Scientists hope they will be able to identify the remains and find their descendants.

“We hope that eventually, maybe, we will be able to find some of these individuals,” Rowan University public historian Jennifer Janofsky said in a statement. “If we can extract their stories, and if we can tell their stories, it allows us to put a name to a face. And that, to me, is a very powerful moment in public history.”

Officials said the remains were exhumed with “extreme care” to preserve the dignity of the war dead.

When the study is completed, they will be buried elsewhere and the trench will be refilled.
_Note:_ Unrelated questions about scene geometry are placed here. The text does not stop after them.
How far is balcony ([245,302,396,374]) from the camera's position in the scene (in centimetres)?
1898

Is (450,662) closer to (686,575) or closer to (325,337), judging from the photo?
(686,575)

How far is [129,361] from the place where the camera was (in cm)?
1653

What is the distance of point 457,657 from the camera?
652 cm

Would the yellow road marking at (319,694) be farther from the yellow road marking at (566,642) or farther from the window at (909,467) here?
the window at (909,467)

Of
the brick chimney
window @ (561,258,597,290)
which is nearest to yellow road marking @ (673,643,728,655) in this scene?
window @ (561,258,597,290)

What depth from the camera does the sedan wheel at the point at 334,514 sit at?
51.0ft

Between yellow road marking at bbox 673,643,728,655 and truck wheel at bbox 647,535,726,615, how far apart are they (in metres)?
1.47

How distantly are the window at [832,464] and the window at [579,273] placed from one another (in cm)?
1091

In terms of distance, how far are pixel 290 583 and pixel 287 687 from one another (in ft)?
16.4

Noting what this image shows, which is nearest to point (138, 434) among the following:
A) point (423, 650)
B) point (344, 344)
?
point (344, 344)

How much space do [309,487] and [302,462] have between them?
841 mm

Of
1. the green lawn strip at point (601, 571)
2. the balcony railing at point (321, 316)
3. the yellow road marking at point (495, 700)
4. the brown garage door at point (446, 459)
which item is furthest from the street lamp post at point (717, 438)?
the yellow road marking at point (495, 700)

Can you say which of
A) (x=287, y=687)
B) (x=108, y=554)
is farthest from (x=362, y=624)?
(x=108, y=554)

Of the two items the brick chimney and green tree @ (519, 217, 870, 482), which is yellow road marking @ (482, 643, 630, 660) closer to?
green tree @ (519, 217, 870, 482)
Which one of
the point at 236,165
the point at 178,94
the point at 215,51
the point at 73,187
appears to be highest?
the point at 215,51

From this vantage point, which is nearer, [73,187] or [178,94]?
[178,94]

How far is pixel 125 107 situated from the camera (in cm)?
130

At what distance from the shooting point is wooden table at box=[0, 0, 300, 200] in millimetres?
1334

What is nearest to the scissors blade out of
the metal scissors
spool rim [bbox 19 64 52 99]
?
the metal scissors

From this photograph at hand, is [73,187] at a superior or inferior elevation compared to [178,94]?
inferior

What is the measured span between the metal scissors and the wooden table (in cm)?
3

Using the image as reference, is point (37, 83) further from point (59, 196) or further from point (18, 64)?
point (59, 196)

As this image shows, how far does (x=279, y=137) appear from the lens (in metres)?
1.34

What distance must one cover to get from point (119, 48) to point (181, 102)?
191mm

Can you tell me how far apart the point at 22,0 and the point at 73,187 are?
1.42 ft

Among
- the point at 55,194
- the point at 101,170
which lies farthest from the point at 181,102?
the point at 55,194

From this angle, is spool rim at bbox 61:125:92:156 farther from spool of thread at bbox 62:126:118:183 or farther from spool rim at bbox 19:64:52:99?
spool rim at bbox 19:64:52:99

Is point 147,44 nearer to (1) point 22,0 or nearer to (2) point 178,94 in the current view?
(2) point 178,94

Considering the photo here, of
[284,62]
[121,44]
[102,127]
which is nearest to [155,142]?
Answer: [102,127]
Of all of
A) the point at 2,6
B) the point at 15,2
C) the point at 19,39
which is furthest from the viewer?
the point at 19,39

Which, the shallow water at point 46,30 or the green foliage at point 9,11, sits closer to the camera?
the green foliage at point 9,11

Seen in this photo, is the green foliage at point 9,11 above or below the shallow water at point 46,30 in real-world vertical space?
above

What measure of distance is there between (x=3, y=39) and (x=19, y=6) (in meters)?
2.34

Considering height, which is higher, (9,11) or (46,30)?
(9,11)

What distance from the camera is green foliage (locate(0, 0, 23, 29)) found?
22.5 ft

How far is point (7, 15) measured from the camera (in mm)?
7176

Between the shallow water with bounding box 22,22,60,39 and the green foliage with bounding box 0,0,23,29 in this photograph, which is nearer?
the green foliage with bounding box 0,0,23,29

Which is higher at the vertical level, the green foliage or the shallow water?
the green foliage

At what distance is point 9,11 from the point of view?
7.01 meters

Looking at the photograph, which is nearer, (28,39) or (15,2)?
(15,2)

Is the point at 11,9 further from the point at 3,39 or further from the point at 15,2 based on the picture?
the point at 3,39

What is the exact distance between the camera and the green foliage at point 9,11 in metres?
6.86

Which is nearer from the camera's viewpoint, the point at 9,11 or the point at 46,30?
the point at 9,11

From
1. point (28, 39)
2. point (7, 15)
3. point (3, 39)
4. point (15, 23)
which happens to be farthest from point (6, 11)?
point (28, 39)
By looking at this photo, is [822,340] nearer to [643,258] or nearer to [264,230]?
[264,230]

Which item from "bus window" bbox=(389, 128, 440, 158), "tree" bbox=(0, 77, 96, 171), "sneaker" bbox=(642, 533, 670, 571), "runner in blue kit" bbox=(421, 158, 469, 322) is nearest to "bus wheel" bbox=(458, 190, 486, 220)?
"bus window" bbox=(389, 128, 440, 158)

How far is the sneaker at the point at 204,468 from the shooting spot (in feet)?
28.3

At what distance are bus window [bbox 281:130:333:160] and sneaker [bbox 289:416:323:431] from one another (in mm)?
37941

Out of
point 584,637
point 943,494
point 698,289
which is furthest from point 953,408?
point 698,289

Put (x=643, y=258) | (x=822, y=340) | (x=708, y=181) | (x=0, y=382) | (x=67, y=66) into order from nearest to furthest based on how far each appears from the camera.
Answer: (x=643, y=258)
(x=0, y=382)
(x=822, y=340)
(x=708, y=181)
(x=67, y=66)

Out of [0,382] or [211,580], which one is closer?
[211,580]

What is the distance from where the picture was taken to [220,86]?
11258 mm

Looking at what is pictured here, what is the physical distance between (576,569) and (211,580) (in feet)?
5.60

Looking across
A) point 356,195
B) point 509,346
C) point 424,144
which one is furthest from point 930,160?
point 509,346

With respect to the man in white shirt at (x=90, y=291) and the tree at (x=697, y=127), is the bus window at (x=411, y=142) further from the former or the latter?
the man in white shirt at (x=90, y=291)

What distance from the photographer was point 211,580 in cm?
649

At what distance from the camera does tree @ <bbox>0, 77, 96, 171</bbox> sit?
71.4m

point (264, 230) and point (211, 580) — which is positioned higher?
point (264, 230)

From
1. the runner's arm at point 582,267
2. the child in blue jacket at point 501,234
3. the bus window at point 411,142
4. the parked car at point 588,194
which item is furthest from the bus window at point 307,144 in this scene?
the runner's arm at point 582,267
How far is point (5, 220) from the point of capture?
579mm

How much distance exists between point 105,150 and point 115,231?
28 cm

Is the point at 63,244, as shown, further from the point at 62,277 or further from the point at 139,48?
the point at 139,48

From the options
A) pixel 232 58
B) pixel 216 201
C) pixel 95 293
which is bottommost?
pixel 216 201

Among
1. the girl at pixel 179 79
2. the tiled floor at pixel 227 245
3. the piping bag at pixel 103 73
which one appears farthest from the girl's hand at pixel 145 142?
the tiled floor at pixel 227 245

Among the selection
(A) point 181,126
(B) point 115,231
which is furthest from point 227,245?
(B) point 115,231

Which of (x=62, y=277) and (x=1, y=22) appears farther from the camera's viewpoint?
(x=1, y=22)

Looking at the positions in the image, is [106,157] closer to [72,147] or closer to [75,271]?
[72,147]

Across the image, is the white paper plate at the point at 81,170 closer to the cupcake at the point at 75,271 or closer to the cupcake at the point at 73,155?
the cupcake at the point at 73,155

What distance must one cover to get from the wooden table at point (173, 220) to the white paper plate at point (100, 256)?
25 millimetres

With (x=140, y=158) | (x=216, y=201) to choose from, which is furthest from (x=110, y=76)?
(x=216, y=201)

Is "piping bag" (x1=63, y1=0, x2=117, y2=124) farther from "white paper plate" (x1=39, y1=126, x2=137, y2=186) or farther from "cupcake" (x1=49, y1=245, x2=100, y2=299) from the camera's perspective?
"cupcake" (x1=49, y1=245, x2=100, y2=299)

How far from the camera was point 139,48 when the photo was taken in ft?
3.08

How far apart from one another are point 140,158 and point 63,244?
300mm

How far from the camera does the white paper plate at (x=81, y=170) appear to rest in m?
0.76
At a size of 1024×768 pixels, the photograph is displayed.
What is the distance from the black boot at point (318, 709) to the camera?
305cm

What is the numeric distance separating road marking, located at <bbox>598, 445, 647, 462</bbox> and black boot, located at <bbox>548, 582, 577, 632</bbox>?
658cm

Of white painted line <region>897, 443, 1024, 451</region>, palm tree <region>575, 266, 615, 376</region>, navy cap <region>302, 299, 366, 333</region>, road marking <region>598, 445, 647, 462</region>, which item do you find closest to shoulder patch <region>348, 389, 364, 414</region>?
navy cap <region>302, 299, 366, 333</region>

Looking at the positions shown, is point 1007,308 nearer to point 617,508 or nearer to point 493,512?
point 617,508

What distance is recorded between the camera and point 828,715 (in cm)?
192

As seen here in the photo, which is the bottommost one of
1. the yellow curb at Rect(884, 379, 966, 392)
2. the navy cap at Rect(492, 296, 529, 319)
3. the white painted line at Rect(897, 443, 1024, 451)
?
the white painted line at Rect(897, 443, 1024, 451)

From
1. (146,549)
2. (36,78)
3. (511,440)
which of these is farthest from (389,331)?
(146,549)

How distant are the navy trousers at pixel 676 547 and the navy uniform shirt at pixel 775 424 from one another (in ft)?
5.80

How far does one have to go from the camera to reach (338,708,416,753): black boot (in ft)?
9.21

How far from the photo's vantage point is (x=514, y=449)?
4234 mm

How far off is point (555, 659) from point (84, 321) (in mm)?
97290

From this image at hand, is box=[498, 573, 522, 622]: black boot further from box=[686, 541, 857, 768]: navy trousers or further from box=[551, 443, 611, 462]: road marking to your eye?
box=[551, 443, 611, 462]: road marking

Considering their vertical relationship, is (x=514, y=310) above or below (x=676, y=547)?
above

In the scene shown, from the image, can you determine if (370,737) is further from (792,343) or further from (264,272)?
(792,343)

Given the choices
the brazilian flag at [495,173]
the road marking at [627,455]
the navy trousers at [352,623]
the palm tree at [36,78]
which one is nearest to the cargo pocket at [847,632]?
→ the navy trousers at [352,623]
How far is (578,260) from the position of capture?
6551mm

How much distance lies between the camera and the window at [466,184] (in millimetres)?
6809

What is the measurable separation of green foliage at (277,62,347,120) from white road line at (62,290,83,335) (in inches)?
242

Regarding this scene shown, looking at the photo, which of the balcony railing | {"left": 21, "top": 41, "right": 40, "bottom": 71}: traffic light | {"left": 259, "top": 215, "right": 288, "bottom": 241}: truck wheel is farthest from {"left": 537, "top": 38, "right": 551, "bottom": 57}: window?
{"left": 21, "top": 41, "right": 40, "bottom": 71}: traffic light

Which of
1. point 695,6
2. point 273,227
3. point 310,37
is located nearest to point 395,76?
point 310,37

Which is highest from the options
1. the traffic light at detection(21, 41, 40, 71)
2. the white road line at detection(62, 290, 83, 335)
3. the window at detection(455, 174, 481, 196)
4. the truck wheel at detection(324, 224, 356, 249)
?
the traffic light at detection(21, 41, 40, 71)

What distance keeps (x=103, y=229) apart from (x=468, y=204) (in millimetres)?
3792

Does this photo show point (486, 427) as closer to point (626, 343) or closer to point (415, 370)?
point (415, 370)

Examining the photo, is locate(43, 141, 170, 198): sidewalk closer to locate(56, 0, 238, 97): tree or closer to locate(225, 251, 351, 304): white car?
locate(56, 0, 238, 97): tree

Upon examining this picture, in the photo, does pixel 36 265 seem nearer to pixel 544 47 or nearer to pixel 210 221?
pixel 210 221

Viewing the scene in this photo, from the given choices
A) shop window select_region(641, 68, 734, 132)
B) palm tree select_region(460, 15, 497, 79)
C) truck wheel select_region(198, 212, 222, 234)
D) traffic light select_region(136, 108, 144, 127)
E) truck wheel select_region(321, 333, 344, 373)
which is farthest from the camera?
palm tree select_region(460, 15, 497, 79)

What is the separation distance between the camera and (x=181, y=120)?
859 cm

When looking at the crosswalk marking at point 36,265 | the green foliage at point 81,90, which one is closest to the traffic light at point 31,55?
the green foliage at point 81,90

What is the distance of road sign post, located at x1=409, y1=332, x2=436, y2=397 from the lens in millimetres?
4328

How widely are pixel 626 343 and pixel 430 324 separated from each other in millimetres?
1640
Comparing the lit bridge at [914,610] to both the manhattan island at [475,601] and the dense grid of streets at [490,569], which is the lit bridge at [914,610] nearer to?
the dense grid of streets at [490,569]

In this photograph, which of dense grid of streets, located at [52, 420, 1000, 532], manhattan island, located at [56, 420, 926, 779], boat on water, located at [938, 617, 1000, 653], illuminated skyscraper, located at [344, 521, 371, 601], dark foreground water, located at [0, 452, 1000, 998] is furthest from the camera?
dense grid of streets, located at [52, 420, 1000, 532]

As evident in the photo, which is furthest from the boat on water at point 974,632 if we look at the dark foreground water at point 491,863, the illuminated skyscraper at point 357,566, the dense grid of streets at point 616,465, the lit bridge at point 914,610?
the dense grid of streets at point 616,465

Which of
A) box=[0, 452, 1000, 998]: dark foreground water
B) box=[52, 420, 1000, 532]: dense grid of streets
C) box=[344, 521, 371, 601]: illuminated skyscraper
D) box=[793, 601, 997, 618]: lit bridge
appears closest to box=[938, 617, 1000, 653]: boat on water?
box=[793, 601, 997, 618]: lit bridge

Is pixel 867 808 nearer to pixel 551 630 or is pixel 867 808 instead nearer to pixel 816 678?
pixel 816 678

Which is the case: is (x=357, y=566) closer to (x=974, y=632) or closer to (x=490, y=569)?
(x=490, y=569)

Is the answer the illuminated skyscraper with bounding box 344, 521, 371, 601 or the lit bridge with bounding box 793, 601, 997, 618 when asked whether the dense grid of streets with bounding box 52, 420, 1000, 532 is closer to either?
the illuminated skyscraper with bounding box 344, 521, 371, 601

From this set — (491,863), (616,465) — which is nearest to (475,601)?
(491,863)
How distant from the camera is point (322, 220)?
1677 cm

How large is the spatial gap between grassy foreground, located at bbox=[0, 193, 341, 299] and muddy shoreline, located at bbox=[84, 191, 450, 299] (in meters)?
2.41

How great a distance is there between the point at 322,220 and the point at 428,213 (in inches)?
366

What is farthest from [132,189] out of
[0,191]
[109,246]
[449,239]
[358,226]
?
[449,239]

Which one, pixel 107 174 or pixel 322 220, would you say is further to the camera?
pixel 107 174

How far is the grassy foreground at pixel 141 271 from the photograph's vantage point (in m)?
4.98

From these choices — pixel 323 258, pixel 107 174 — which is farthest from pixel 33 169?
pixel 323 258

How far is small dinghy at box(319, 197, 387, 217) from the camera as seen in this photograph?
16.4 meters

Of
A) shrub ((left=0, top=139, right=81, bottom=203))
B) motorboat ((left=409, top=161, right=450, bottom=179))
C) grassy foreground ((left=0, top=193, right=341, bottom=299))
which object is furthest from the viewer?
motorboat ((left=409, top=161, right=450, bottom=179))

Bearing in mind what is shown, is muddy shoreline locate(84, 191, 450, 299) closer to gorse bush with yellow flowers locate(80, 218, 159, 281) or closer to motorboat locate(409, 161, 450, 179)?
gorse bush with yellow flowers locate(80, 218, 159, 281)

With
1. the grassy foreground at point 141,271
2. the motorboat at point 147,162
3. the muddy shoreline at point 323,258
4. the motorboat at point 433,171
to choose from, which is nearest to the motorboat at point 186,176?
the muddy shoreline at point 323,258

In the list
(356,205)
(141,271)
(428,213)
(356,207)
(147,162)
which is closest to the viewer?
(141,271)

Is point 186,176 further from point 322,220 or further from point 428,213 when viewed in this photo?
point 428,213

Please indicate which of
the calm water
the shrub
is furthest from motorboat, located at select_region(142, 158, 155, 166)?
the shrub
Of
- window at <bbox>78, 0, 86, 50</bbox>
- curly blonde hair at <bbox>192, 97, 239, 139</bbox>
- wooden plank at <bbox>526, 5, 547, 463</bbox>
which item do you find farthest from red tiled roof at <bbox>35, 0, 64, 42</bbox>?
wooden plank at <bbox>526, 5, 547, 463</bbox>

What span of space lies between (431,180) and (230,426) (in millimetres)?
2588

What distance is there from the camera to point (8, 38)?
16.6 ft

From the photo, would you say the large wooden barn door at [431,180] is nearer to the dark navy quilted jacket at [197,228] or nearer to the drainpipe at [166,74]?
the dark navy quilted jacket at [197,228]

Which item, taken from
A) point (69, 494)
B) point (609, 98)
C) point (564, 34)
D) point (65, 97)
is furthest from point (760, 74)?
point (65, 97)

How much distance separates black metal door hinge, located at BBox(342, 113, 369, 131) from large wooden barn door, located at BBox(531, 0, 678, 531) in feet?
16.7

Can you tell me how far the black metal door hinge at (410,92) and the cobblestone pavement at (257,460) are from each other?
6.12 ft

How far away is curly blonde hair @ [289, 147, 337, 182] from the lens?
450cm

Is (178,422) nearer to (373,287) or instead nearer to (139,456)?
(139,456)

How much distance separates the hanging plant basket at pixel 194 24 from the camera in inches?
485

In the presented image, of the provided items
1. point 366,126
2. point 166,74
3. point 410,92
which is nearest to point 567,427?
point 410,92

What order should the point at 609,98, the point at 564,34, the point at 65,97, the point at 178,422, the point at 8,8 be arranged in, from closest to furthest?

The plot will be integrated into the park on a bluff overlooking the river.

“Archaeology helps us better understand what happened on the battlefield,” Janofsky said.

Remnants of Revolutionary War found
Flags indicate the location of human remains discovered at Red Bank Battlefield Park in National Park, NJ, Tuesday, August 2, 2022. Researchers believe they have uncovered in a mass grave in New Jersey the remains of up to 12 Hessian soldiers who fought during the Revolutionary War, officials announced Tuesday.

Matt Rourke / AP

More than a decade ago, archaeologists discovered other artifacts – some from the 1770s and others dating back to 500 BC. – in front of a museum at Red Bank Battlefield Park, CBS Philadelphia reported.

Some of the artifacts included pieces of stone that were knocked off when Native Americans were making arrowheads and spears, as well as pottery. They also discovered pieces of plates, bottles, glass, clay smoking pipes, buttons, French-made flints from guns from the 1770s and an Andrew Jackson victory button dating from 1828.